Start of Available data

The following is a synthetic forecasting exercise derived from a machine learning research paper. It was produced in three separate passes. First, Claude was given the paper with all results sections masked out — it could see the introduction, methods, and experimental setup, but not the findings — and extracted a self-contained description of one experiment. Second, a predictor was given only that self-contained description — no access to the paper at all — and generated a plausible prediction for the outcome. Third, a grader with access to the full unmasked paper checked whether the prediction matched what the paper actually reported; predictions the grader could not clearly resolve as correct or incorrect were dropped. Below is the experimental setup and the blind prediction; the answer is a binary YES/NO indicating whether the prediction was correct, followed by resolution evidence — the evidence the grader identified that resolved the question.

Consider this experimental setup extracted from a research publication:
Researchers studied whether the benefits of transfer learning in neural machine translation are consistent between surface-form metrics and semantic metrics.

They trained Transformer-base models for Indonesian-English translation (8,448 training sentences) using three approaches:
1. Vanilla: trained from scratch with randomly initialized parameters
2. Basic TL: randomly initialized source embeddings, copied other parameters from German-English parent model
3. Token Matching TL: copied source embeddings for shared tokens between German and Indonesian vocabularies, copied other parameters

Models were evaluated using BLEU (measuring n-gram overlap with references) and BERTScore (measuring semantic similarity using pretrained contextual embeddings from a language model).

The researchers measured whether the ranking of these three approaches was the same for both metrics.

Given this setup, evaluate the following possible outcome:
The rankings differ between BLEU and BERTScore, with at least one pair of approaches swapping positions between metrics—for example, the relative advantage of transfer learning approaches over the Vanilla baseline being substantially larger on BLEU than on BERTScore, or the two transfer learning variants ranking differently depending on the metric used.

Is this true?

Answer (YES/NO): NO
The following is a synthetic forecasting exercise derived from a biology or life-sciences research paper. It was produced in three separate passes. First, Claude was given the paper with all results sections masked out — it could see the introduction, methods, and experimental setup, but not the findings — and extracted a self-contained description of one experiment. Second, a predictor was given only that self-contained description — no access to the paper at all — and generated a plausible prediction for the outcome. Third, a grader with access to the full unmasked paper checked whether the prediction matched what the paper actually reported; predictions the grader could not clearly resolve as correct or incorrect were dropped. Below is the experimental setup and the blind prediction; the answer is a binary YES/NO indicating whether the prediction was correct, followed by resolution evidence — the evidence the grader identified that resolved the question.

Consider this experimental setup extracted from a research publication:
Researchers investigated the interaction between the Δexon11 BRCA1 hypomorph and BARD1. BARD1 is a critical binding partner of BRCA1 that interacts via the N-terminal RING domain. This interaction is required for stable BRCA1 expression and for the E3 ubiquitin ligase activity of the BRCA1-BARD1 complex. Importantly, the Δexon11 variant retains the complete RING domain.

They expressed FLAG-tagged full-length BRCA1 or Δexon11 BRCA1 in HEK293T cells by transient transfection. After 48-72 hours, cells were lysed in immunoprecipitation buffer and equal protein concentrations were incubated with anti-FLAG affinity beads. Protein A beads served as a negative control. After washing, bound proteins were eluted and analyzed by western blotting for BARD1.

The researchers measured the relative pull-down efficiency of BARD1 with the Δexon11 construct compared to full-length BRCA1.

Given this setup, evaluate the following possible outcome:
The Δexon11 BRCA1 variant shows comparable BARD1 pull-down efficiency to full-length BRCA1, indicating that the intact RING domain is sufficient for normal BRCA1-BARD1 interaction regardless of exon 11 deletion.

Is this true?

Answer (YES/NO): NO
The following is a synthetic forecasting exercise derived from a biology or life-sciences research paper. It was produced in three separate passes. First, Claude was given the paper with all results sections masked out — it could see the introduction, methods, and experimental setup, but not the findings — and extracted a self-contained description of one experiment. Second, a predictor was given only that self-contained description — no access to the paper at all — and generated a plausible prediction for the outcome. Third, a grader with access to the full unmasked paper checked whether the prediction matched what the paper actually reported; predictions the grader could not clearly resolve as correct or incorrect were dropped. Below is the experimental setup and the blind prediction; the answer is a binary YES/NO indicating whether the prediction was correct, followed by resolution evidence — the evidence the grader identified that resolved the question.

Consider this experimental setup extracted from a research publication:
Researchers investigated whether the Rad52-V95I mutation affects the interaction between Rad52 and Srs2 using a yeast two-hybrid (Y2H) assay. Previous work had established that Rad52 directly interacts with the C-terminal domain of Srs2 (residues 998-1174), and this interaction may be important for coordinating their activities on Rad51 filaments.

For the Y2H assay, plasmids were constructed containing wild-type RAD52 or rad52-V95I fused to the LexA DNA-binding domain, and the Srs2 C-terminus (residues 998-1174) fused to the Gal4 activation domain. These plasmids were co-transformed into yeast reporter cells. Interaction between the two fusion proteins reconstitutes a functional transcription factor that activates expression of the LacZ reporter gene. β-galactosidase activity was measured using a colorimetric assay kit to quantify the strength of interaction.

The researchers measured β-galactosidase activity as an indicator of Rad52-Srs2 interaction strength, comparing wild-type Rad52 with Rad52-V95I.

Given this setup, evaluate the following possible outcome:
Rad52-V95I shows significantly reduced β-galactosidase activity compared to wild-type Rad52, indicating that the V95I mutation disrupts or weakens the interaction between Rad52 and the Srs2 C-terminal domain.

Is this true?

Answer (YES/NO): NO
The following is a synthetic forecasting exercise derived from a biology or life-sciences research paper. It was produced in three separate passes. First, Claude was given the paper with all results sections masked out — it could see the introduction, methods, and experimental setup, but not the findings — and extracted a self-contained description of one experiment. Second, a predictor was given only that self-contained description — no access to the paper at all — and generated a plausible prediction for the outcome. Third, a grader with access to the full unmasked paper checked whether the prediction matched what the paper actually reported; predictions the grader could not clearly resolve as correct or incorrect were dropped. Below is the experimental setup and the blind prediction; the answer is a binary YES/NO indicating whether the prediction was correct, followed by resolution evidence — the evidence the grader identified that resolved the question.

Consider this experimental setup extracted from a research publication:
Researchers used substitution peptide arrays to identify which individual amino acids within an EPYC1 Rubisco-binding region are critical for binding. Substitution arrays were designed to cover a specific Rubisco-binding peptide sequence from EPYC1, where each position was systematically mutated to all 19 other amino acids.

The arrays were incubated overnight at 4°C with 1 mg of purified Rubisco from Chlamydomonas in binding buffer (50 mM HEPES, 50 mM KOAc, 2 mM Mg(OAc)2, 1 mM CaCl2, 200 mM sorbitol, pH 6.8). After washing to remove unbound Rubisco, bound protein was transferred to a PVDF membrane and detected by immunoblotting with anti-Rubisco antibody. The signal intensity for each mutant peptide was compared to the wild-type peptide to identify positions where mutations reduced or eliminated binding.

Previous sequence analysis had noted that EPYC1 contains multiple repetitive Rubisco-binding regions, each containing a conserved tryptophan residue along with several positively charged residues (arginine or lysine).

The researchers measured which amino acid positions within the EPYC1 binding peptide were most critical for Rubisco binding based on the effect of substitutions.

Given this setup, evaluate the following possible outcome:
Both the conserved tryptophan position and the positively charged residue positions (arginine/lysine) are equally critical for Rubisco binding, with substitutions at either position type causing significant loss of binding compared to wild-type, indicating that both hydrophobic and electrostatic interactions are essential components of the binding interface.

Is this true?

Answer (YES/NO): YES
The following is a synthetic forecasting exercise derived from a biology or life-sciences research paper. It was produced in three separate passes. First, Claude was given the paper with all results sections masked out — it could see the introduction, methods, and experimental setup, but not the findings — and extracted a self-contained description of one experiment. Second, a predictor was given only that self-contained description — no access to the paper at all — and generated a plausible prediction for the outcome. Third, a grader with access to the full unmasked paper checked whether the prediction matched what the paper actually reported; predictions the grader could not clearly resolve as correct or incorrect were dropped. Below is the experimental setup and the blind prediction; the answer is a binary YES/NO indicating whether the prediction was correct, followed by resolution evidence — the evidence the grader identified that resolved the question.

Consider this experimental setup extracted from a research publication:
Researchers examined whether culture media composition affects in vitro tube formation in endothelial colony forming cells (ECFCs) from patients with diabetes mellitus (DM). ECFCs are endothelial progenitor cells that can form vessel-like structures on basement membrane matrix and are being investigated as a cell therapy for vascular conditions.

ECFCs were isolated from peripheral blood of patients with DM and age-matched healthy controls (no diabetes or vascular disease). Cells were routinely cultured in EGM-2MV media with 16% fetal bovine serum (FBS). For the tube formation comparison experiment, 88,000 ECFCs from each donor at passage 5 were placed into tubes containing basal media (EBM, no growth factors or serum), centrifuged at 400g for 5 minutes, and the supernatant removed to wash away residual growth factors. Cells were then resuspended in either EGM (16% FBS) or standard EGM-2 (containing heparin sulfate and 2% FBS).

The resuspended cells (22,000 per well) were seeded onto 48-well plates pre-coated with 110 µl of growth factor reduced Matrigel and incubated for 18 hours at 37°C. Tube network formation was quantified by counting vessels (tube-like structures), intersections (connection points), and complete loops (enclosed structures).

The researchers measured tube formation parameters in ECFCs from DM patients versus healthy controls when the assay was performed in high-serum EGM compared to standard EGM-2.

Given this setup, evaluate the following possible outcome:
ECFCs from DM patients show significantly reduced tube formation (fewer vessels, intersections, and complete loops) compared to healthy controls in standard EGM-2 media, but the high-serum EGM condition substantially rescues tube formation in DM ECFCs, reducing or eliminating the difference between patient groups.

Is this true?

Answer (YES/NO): NO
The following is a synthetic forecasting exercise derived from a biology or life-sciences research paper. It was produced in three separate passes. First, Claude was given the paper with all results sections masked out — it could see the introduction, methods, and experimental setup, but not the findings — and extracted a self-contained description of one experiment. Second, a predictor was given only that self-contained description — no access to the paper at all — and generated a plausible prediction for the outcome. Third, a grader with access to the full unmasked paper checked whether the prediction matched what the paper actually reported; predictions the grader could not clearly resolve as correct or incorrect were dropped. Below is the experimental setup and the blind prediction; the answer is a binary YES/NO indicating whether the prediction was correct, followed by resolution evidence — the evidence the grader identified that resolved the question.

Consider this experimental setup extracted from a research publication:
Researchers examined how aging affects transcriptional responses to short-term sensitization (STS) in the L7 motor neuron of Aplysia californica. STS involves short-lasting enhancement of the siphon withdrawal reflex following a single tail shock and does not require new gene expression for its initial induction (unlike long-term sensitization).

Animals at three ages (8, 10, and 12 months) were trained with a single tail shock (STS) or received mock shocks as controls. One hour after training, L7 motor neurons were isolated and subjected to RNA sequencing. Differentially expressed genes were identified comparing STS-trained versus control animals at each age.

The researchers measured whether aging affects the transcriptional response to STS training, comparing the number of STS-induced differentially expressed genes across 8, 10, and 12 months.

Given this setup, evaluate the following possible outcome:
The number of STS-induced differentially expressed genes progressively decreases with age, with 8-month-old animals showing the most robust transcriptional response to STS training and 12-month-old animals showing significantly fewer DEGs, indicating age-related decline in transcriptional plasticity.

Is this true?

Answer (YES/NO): NO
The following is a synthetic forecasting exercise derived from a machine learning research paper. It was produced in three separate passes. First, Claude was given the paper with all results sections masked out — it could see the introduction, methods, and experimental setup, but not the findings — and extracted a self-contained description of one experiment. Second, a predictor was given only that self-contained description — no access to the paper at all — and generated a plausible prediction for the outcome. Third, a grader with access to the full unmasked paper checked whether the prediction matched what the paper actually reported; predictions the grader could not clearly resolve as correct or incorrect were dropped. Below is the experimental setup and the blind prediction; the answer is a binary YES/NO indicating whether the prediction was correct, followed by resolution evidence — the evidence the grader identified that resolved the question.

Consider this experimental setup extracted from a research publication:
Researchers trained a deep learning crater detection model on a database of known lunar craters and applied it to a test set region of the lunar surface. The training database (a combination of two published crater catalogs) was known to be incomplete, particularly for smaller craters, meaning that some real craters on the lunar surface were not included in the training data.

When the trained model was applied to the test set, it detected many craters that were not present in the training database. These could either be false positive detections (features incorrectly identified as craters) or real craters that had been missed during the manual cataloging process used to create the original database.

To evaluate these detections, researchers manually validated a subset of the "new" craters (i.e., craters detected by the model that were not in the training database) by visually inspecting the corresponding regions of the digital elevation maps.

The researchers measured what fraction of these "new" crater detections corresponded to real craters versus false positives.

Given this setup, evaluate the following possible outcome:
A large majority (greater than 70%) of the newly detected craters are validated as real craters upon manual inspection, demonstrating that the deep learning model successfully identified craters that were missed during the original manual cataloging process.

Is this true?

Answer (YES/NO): YES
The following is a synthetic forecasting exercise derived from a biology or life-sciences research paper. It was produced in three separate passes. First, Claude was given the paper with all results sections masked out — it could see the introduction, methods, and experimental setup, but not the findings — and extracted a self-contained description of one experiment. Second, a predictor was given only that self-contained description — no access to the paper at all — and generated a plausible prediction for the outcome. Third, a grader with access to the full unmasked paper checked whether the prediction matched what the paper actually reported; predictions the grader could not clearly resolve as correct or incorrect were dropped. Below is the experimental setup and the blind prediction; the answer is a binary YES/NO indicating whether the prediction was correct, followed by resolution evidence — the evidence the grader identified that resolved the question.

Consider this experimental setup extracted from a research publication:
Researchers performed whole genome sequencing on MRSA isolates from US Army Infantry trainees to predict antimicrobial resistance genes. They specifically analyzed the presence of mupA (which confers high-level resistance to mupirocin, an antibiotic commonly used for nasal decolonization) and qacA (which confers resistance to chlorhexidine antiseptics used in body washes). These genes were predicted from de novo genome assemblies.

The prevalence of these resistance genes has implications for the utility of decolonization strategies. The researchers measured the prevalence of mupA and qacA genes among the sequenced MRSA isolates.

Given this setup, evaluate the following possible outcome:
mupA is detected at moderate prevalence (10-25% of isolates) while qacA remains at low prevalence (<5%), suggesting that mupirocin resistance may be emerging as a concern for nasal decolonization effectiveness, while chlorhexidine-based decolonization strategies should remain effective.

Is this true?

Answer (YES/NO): NO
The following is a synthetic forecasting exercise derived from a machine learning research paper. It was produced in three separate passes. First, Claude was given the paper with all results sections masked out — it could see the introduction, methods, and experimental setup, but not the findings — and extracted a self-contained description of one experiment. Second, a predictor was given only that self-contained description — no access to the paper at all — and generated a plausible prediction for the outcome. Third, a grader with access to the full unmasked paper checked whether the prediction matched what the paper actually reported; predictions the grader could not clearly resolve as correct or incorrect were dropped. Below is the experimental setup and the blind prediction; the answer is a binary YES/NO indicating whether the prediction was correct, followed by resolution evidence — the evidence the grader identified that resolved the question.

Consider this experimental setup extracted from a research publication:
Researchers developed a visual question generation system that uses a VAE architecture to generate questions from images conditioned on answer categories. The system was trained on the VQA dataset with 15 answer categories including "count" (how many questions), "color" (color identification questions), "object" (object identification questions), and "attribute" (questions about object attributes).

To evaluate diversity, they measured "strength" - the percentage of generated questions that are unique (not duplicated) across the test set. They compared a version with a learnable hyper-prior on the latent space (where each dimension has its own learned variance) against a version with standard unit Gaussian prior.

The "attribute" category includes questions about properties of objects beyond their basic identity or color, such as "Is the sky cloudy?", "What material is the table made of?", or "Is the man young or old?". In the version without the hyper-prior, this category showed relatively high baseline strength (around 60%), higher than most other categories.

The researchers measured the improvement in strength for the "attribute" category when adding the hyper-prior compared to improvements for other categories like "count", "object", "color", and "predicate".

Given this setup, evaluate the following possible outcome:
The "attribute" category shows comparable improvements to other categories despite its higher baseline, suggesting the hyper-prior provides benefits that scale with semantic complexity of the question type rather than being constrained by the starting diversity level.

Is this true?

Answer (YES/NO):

End of Available data

**Prompt**
Counting only lines that hold the word "within", state how many there are in the data. Write the number alone.

**Completed task**
2